Une romance qui ne peut aboutir, tant Winterbourne n'arrive jamais à capturer l'essence et la réalité de Daisy Miller, se rangeant rapidement du coté des jugements hâtifs de ses contemporains, voyant lui aussi parfois dans ce comportement hors code, hors norme, un dévergondage de mauvaise tenue. Très fidèle au roman, Bogdanovich en reprendre même certains dialogues, mais y ajoute une vivacité, une rapidité, une opulence qui viennent appuyer son point de vue finalement des plus modernes. D'ailleurs à ces visites d'un château en suisse, où les deux jeunes gens semblent pour une fois "flirter" avec naturel et ces déambulations dans une Rome déjà inaccessible, le réalisateur ajoute un spectacle de marionnettes italiennes. Une comedia del arte à coups de bâtons à laquelle Daisy Miller rit sans retenue, là où Winterborne se montre bien incapable de se laisser aller. Un parallèle évident avec la vision très fracturée entre le cinéma européen (français et italien essentiellement) et américain, les uns restant constamment attachés à l'image dans toutes ses fioritures alors que l'autre recherche essentiellement l'émotion et la réaction. Un discours particulièrement intéressant, non sans humour en particulier lorsque l'odieux petit frère concentre en quelques phrases et comportements tout ce que l'arrivisme américain peut avoir de plus désobligeant, mais qui peine aussi à rendre sa figure féminine centrale véritablement aimable. Toujours vue sous le regard de son prétendant, elle parait souvent agaçante, bavarde, frivole, inconstante se passionnant justement que pour les choses vaines et légères.

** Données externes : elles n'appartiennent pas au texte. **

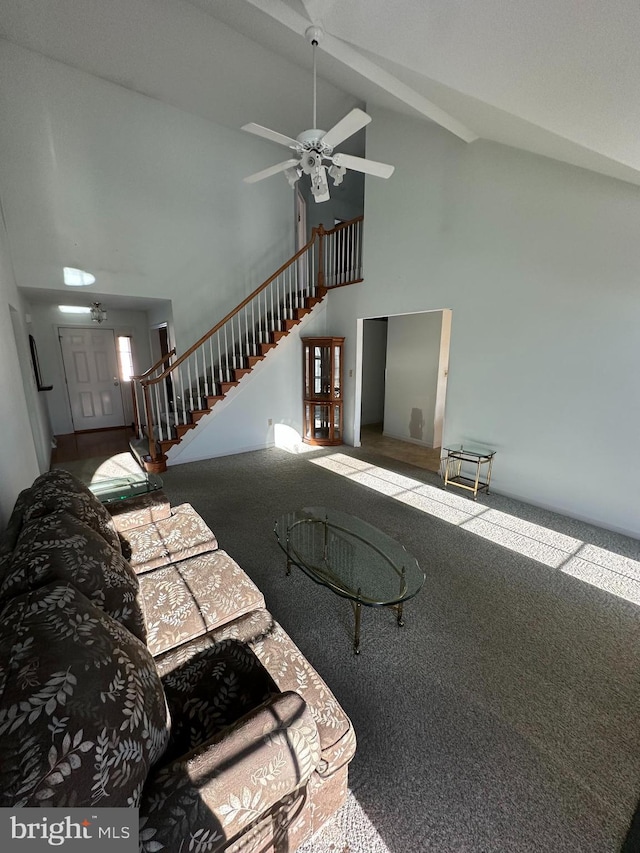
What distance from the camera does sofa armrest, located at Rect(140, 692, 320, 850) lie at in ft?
2.54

Et à force d'embrasser l'esthétique feutrée de la reconstitution historique et littéraire, de préférer la minutie des constructions et des intentions plutôt que de s'autoriser quelques folies, quelques passions, Daisy Miller peut laisser le spectateur à distance devant l'exercice ironiquement plus cérébral que sensitif. Un peu comme une soirée un peu chiante passée avec un mec brillant. Il parait que justement les soirées de Bogdanovitch ressemblaient parfois un peu à ça.